Em oposição a João Romão, surge a figura de Miranda, o comerciante bem estabelecido que cria uma disputa acirrada com o taverneiro por uma braça de terra que deseja comprar para aumentar seu quintal. Não havendo consenso, há o rompimento provisório de relações entre os dois.

Com inveja de Miranda, que possui condição social mais elevada, João Romão trabalha ardorosamente e passa por privações para enriquecer mais que seu oponente. Um fato, no entanto, muda a perspectiva do dono do cortiço. Quando Miranda recebe o título de barão, João Romão entende que não basta ganhar dinheiro, é necessário também ostentar uma posição social reconhecida, frequentar ambientes requintados, adquirir roupas finas, ir ao teatro, ler romances, ou seja, participar ativamente da vida burguesa.

No cortiço, paralelamente, estão os moradores de menor ambição financeira. Destacam-se Rita Baiana e Capoeira Firmo, Jerônimo e Piedade. Um exemplo de como o romance procura demonstrar a má influência do meio sobre o homem é o caso do português Jerônimo, que tem uma vida exemplar até cair nas graças da mulata Rita Baiana. Opera-se uma transformação no português trabalhador, que muda todos os seus hábitos.

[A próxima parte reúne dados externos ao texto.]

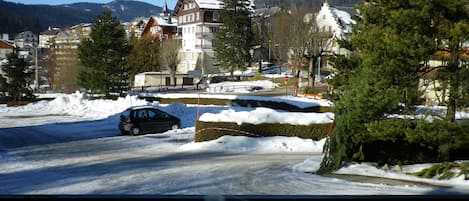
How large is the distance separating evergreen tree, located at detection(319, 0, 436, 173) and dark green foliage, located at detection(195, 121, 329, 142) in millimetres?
6691

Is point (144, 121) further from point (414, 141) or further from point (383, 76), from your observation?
point (414, 141)

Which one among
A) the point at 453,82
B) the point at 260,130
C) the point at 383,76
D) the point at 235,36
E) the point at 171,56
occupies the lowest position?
the point at 260,130

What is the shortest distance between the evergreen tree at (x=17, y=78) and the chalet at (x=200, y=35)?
36.0 metres

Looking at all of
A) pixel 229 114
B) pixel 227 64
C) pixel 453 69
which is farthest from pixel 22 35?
pixel 453 69

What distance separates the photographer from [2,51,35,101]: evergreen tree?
45.9m

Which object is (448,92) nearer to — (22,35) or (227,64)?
(227,64)

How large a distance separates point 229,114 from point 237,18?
46.8 meters

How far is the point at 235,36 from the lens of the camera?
67.4 meters

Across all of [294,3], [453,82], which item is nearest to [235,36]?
[294,3]

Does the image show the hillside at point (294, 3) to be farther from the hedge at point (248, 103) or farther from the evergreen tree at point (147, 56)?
the hedge at point (248, 103)

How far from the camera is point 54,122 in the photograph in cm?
3095

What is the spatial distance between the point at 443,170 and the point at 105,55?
103 ft

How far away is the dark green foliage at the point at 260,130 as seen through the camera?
21094 mm

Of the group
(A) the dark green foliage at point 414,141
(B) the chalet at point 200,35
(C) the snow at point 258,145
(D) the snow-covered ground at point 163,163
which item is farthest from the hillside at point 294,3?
(A) the dark green foliage at point 414,141
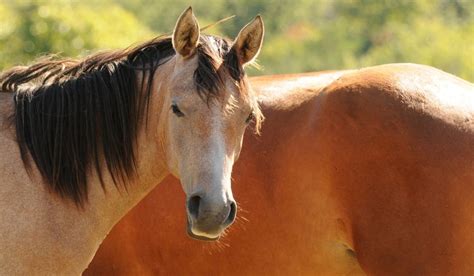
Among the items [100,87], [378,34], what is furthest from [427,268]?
[378,34]

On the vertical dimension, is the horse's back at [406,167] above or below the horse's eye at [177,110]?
below

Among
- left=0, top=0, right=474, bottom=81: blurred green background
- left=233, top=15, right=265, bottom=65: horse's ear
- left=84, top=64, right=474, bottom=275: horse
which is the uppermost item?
left=233, top=15, right=265, bottom=65: horse's ear

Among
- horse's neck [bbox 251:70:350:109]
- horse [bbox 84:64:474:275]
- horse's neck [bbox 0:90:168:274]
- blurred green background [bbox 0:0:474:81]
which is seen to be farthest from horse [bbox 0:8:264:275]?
blurred green background [bbox 0:0:474:81]

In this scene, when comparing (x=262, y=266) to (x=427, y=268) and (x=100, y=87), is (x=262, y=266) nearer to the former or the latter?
(x=427, y=268)

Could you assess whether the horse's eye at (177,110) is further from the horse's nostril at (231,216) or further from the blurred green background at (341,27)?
the blurred green background at (341,27)

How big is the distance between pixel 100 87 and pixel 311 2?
6378cm

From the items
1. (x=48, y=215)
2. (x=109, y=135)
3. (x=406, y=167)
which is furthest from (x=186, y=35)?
(x=406, y=167)

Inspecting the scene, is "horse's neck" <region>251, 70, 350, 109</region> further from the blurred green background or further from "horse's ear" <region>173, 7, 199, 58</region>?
the blurred green background

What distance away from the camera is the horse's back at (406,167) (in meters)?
5.46

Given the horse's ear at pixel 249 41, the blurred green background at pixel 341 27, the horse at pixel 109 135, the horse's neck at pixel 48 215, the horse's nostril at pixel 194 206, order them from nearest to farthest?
the horse's nostril at pixel 194 206
the horse at pixel 109 135
the horse's neck at pixel 48 215
the horse's ear at pixel 249 41
the blurred green background at pixel 341 27

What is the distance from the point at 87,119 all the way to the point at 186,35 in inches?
28.7

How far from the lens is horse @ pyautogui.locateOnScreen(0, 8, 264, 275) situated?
15.2ft

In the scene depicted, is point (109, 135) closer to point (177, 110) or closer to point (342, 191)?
point (177, 110)

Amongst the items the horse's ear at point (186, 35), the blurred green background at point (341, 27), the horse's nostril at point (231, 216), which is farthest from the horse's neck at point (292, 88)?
the blurred green background at point (341, 27)
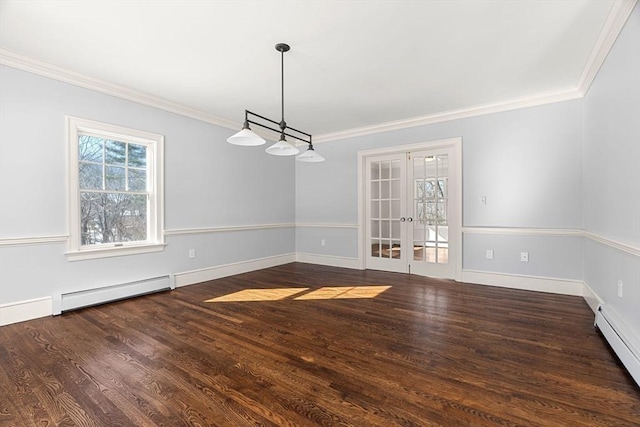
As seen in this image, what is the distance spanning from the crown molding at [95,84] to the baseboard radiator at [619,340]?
504cm

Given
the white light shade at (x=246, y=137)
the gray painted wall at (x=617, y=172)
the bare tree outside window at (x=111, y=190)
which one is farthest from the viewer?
the bare tree outside window at (x=111, y=190)

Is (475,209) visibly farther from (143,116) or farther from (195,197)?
(143,116)

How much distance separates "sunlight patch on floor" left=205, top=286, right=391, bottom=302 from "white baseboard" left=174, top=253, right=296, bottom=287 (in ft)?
2.92

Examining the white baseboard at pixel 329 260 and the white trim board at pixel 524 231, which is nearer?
the white trim board at pixel 524 231

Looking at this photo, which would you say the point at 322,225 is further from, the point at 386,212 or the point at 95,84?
the point at 95,84

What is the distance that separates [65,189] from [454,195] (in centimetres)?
487

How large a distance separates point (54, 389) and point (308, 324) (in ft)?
5.90

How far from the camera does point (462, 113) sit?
171 inches

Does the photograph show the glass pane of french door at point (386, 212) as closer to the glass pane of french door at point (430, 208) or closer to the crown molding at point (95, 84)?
the glass pane of french door at point (430, 208)

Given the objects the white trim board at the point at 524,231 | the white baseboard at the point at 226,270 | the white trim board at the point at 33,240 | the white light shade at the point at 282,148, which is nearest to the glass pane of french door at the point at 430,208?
the white trim board at the point at 524,231

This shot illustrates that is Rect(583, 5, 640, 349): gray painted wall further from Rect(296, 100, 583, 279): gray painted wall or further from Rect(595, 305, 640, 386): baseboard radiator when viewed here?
Rect(296, 100, 583, 279): gray painted wall

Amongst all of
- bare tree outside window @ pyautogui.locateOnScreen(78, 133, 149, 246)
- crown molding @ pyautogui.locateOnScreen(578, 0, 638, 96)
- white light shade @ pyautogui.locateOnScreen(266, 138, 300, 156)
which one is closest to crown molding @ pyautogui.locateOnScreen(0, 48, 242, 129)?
bare tree outside window @ pyautogui.locateOnScreen(78, 133, 149, 246)

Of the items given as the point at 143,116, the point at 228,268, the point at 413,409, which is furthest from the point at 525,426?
the point at 143,116

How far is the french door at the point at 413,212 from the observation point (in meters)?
4.56
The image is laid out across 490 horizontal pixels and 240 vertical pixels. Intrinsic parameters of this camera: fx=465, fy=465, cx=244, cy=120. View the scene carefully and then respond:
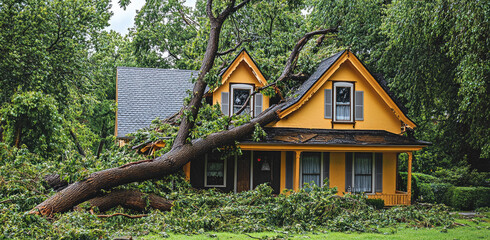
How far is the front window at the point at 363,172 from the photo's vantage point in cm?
1856

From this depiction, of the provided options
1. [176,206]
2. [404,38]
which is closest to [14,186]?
[176,206]

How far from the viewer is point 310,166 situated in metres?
18.5

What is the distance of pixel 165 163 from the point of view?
11.9 meters

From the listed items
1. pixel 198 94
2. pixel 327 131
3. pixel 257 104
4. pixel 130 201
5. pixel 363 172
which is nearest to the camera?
pixel 130 201

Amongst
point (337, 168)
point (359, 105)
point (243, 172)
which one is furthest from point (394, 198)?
point (243, 172)

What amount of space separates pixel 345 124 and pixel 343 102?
0.88 meters

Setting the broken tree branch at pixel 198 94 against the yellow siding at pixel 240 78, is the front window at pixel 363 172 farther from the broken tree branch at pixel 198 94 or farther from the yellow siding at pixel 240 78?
the broken tree branch at pixel 198 94

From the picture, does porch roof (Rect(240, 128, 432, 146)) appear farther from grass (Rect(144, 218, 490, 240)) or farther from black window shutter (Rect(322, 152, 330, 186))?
grass (Rect(144, 218, 490, 240))

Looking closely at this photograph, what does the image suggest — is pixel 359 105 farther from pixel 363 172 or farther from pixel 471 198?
pixel 471 198

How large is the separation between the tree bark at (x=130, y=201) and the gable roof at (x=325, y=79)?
725 cm

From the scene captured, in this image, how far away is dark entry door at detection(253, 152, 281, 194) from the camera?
18.5 metres

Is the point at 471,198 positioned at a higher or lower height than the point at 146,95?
lower

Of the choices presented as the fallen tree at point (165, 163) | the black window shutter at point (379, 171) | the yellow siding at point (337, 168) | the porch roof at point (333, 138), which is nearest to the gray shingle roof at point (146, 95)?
the porch roof at point (333, 138)

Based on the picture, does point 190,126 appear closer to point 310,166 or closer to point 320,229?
point 320,229
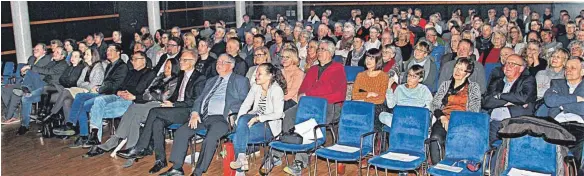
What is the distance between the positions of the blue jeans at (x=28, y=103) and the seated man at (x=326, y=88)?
350 cm

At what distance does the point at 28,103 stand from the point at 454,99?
5.24 m

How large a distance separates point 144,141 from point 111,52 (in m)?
1.51

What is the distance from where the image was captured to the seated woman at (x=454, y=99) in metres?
5.23

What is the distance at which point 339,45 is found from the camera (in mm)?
8891

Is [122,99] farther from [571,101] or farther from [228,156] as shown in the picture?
[571,101]

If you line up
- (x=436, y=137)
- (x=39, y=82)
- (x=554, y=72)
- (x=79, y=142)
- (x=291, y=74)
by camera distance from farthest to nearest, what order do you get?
1. (x=39, y=82)
2. (x=79, y=142)
3. (x=291, y=74)
4. (x=554, y=72)
5. (x=436, y=137)

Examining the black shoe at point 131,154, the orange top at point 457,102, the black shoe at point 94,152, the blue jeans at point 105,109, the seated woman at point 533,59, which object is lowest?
the black shoe at point 94,152

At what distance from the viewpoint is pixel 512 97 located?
5266 millimetres

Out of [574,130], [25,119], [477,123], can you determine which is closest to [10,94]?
[25,119]

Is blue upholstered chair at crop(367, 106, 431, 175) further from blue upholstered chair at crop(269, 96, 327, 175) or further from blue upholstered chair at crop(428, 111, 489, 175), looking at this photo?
blue upholstered chair at crop(269, 96, 327, 175)

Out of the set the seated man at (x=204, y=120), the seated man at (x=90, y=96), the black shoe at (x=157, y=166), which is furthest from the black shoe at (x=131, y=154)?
the seated man at (x=90, y=96)

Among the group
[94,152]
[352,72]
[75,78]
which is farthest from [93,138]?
[352,72]

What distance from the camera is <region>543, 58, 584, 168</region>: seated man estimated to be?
506cm

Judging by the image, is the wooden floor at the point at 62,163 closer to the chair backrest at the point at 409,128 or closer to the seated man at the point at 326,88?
the seated man at the point at 326,88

A relação entre Miranda e João Romão melhora quando o comerciante recebe o título de barão e passa a ter superioridade garantida sobre o oponente. Para imitar as conquistas do rival, João Romão promove várias mudanças na estalagem, que agora ostenta ares aristocráticos.

O cortiço todo também muda, perdendo o caráter desorganizado e miserável para se transformar na Vila João Romão.

O dono do cortiço aproxima-se da família de Miranda e pede a mão da filha do comerciante em casamento. Há, no entanto, o empecilho representado por Bertoleza, que, percebendo as manobras de Romão para se livrar dela, exige usufruir os bens acumulados a seu lado.

Para se ver livre da amante, que atrapalha seus planos de ascensão social, Romão a denuncia a seus donos como escrava fugida. Em um gesto de desespero, prestes a ser capturada, Bertoleza comete o suicídio, deixando o caminho livre para o casamento de Romão.

Lista de personagens

Os personagens da obra são psicologicamente superficiais, ou seja, há a primazia de tipos sociais. Os principais são:

João Romão: taverneiro português, dono da pedreira e do cortiço. Representa o capitalista explorador.

Bertoleza: quitandeira, escrava cafuza que mora com João Romão, para quem ela trabalha como uma máquina.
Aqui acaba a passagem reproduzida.